Do you think someone who attains the average GPA (3.4-3.5) at a top 10 undergraduate institution stands a chance at admission to graduate programs like Stanford?

Posted

The responses you got in the Applications forum are very good responses. Although numbers matter, the vagaries of psychology admissions dictate that there are no good, general rules. Each department handles applications a little differently; sometimes, individual faculty members will have a lot of freedom in picking individual students for their labs. In those cases, you need to worry about whether each faculty member to whom you are applying has a cutoff score and about the scores of the other applicants to their lab that year (i.e., your score might be at 50th percentile in their apps in year and at the 80th another year).
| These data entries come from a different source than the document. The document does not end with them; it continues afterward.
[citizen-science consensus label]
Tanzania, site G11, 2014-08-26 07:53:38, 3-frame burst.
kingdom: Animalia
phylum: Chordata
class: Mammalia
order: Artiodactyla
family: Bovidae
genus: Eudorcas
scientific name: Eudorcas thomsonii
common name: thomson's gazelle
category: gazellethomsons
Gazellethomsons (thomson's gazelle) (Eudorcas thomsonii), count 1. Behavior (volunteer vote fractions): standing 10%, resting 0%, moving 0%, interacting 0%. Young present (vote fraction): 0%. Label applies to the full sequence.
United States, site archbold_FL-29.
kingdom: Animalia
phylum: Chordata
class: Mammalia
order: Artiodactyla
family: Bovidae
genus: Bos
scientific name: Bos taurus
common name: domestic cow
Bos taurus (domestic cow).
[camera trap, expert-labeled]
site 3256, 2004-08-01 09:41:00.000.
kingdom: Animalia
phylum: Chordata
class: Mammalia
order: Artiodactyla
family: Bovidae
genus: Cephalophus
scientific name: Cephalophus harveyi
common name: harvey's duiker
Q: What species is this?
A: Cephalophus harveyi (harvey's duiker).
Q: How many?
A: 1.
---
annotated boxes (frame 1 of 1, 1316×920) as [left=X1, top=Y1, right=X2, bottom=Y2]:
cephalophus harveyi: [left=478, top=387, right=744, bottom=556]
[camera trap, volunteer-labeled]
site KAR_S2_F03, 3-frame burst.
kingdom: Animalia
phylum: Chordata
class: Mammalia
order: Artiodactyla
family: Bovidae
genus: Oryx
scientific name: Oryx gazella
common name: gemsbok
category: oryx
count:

In other cases, an admissions committee may have strong influence over the process and then there may be more formal cutoffs, or it may be more difficult for an individual faculty member to advocate for a student with low scores. And, again, your relative position withing the distribution of applicants might change from year to year (though less so).

The best answer is: get the best scores you can. You may be interested in the APA's book on graduate programs in psychology. They publish a new one each year that lists, I believe, mean and median scores of admitted students. Still, those stats don't tell you much. Half of the people admitted have scores at or below the median, so even if the median GPA of admits is 3.8, you have no way of knowing what the bottom-scorer scored.